▶ EXERCISE AIM
Write out exactly the lines running from the one that contains "New Zealand, site" through the end of the material.
· · ·
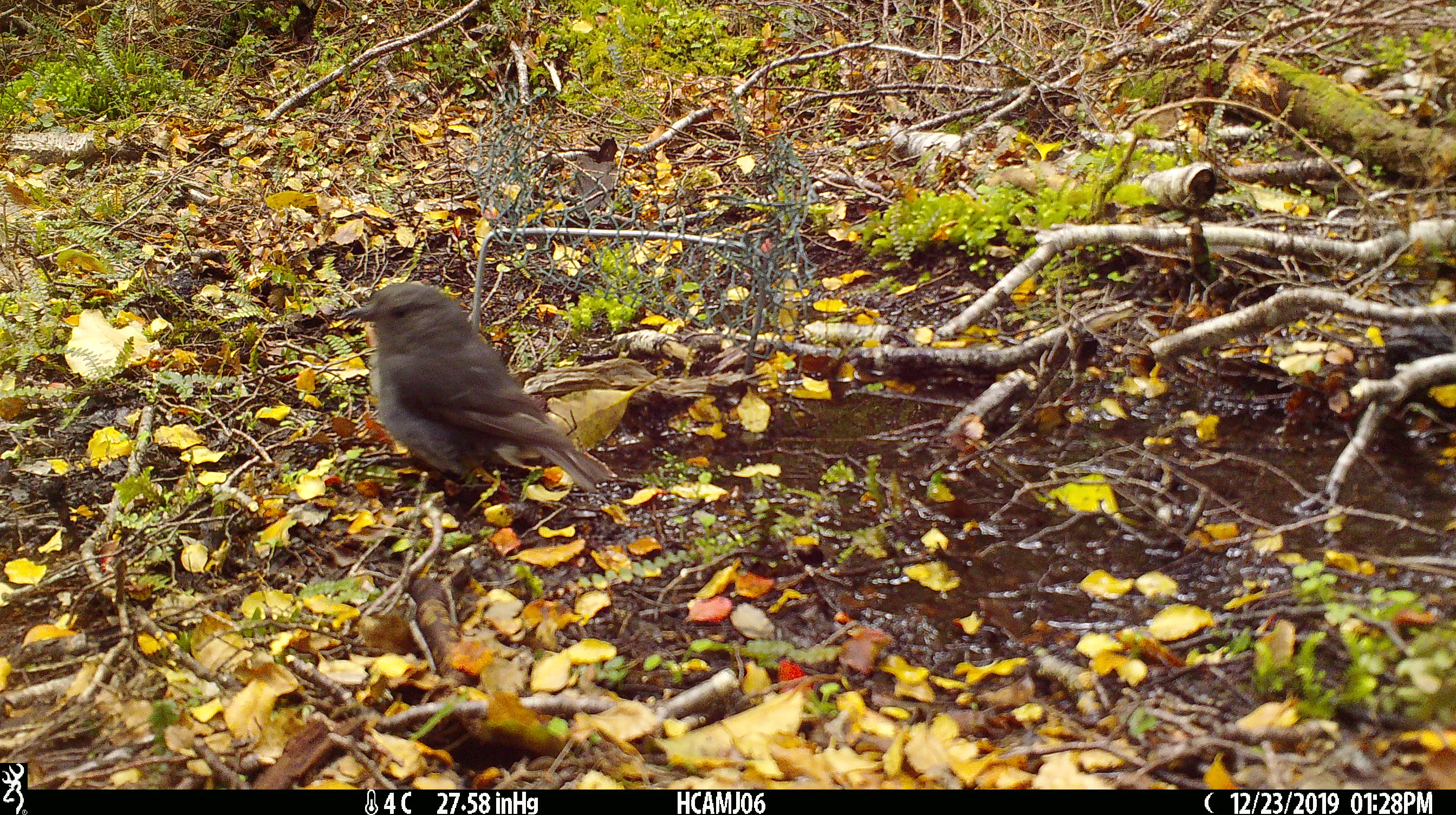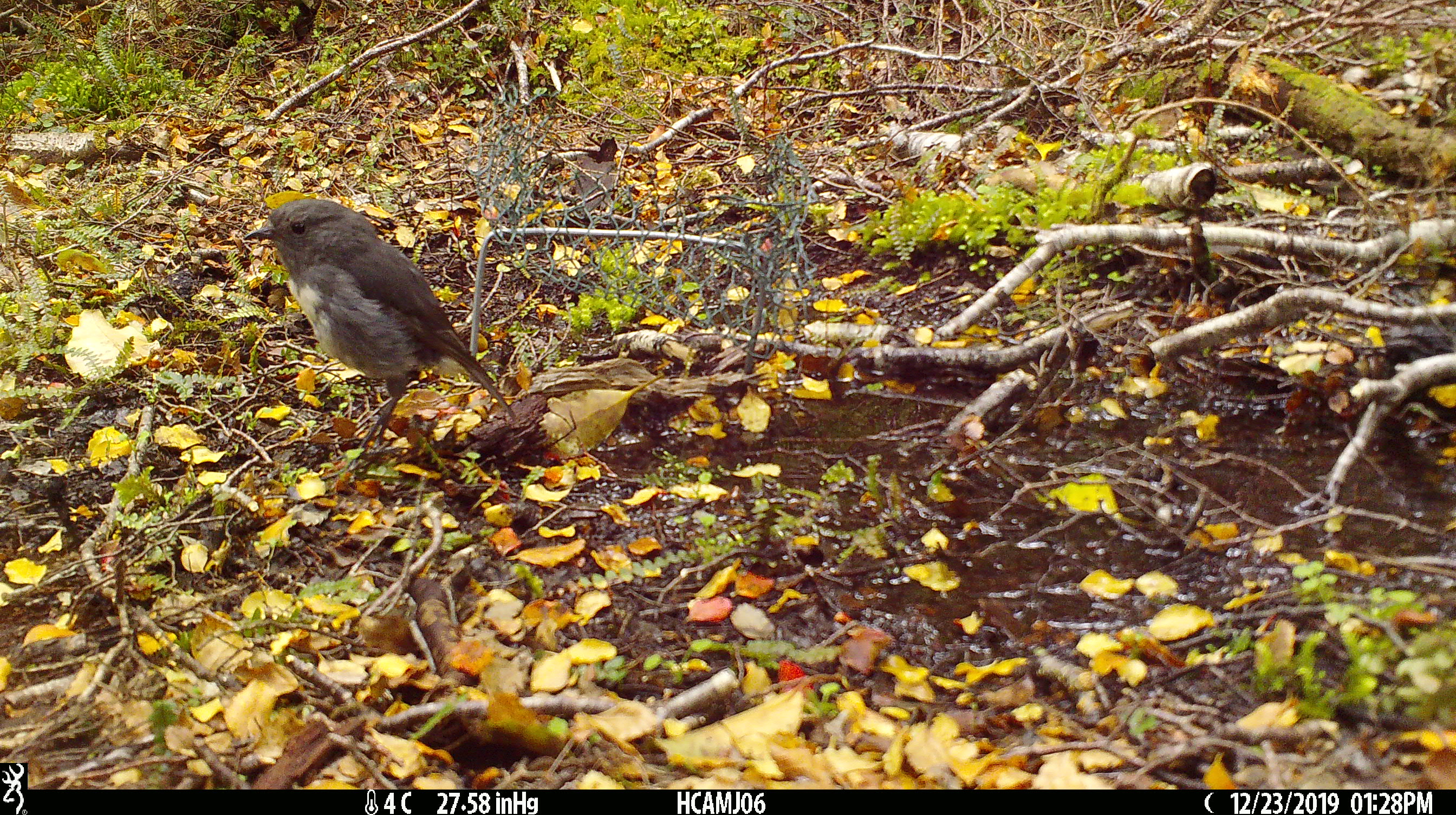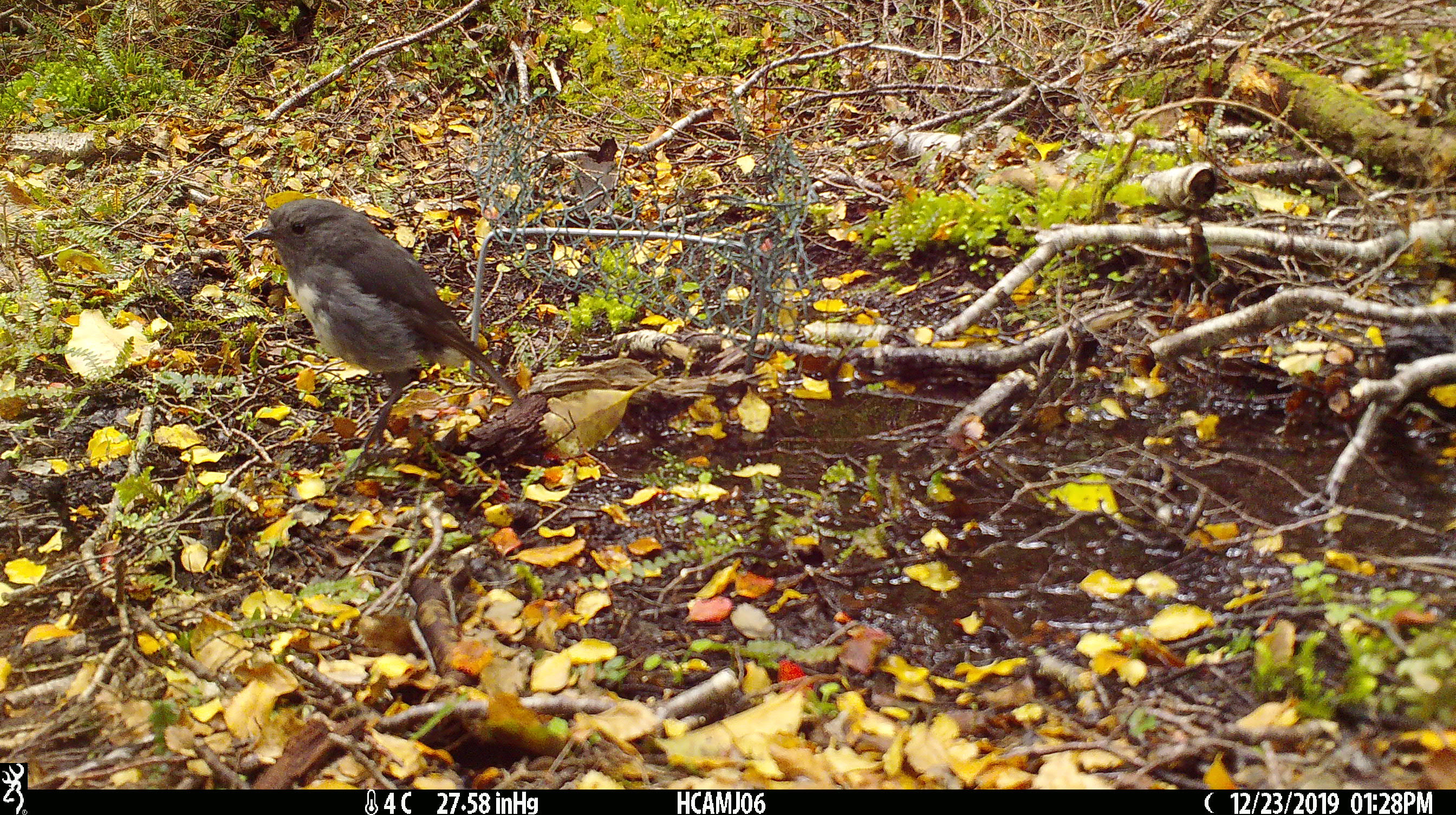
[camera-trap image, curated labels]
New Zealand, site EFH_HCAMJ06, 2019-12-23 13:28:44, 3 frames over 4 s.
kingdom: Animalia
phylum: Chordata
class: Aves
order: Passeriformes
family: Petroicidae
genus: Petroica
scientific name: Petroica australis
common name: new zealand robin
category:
· · ·
▶ OUTPUT FOR THIS EXERCISE
New Zealand, site EFH_HCAMJ06, 2019-12-23 13:28:44, 3 frames over 4 s.
kingdom: Animalia
phylum: Chordata
class: Aves
order: Passeriformes
family: Petroicidae
genus: Petroica
scientific name: Petroica australis
common name: new zealand robin
category:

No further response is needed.